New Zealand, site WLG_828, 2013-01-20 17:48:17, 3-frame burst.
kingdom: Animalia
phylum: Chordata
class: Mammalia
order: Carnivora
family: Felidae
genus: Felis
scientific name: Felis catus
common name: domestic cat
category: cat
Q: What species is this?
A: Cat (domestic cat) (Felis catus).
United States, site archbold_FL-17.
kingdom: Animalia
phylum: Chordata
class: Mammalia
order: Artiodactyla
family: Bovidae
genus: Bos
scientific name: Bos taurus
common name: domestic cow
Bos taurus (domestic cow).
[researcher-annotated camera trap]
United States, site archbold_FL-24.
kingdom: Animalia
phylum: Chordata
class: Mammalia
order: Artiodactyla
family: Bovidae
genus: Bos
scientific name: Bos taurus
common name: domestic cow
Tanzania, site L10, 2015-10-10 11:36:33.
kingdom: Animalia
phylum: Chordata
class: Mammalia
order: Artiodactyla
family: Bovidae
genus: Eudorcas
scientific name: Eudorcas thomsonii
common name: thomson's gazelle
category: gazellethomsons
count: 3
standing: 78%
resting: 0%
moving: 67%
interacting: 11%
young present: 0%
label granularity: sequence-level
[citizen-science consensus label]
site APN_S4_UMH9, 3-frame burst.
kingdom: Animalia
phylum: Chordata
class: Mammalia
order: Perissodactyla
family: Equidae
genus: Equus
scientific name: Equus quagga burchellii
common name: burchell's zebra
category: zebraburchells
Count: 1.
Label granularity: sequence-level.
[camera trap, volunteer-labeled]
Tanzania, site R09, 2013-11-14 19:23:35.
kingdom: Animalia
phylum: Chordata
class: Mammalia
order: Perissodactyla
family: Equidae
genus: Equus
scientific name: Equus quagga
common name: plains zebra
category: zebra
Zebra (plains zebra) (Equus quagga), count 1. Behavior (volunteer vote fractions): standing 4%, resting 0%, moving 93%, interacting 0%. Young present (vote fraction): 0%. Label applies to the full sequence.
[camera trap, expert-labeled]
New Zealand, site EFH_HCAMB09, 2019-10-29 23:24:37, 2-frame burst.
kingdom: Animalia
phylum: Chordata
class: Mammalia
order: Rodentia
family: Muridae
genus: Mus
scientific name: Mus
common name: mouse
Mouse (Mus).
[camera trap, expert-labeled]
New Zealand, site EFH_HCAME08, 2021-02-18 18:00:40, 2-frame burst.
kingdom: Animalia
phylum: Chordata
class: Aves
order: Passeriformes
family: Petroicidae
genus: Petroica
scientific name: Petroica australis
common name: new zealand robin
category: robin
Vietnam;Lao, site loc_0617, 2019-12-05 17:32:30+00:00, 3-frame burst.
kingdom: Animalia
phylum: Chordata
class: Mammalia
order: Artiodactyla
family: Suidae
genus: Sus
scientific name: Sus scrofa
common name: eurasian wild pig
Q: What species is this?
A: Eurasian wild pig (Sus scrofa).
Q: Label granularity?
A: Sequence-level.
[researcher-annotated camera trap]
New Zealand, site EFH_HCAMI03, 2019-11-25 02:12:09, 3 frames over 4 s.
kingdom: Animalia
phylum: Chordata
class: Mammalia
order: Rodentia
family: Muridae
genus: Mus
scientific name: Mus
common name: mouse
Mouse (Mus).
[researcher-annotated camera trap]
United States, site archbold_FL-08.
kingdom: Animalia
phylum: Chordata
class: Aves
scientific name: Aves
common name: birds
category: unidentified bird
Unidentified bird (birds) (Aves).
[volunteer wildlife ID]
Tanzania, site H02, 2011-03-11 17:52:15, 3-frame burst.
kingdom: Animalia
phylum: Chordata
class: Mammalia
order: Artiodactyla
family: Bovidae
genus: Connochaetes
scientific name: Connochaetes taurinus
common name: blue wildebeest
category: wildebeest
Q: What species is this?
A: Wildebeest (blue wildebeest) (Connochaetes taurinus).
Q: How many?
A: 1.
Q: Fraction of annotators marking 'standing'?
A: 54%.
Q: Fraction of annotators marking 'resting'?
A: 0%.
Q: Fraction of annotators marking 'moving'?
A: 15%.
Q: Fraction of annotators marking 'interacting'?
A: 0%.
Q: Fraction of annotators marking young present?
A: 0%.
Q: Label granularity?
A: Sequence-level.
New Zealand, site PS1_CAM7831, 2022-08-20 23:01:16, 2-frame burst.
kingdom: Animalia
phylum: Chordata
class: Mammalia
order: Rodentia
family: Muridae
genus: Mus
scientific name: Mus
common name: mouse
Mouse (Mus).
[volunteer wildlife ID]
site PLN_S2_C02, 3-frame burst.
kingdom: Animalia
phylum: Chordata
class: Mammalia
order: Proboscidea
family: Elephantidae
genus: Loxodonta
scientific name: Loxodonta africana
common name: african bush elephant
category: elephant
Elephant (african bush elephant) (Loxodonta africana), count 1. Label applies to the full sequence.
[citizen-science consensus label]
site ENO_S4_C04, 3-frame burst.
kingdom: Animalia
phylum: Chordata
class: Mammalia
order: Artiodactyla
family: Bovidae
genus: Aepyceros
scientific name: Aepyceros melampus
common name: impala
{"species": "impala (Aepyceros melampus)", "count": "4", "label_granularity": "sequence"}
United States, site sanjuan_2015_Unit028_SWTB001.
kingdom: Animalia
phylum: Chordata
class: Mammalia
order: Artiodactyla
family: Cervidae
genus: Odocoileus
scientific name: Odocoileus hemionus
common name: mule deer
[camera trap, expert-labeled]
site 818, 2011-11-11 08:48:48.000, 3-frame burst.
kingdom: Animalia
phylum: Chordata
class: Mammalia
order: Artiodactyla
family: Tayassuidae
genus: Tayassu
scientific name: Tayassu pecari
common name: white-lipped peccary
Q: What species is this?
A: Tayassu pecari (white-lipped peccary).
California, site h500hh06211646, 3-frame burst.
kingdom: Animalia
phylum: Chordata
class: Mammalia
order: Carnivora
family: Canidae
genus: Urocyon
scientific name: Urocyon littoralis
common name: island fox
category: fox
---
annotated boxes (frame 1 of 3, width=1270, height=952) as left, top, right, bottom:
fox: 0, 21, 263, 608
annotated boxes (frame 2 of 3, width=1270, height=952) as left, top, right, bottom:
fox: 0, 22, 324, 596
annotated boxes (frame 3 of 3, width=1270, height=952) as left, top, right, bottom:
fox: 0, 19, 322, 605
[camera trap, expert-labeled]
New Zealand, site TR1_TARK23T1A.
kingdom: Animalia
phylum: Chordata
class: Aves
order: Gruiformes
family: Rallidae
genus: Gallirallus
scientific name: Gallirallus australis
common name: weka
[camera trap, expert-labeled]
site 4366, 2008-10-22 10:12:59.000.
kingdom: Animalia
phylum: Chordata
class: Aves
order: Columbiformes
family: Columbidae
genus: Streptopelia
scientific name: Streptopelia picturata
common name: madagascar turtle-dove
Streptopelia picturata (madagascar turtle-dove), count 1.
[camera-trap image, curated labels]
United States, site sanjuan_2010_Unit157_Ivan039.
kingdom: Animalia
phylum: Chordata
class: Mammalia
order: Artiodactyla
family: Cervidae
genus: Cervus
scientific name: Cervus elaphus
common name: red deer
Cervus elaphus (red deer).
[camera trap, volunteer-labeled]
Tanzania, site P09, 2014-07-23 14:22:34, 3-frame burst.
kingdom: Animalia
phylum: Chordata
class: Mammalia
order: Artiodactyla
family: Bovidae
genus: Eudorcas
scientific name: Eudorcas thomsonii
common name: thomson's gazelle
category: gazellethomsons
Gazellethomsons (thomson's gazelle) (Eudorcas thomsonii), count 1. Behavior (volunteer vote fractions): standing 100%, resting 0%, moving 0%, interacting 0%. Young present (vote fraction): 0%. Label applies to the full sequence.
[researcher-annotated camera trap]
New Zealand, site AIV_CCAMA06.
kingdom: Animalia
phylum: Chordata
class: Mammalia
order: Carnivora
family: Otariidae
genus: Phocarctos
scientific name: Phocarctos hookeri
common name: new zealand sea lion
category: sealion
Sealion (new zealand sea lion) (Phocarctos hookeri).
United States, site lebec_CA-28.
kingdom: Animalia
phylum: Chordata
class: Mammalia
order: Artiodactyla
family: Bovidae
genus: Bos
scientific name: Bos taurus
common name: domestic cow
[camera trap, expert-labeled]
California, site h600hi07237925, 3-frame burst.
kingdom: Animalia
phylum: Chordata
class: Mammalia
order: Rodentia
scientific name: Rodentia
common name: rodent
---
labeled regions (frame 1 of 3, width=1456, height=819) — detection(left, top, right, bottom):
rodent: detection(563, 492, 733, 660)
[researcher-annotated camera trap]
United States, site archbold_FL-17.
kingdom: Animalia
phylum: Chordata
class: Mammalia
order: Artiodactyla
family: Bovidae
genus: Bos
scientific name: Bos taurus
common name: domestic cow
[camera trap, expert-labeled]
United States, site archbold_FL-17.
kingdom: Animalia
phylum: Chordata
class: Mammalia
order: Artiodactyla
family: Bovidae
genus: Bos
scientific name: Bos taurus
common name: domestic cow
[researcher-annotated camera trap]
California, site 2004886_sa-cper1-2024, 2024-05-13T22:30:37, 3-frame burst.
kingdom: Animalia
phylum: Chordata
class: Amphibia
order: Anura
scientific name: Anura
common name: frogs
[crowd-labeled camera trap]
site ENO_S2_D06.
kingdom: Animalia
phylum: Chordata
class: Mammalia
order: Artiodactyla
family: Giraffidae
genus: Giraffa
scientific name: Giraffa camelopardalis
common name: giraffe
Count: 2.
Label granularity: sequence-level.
============
BRIEF: Leave out every line above except those from the line with "New Zealand, site EFH_HCAMI03, 2019-11-25" up to and including the line with "common name: birds", and copy those exactly.

WRITTEN REPLY:
New Zealand, site EFH_HCAMI03, 2019-11-25 02:12:09, 3 frames over 4 s.
kingdom: Animalia
phylum: Chordata
class: Mammalia
order: Rodentia
family: Muridae
genus: Mus
scientific name: Mus
common name: mouse
Mouse (Mus).
[researcher-annotated camera trap]
United States, site archbold_FL-08.
kingdom: Animalia
phylum: Chordata
class: Aves
scientific name: Aves
common name: birds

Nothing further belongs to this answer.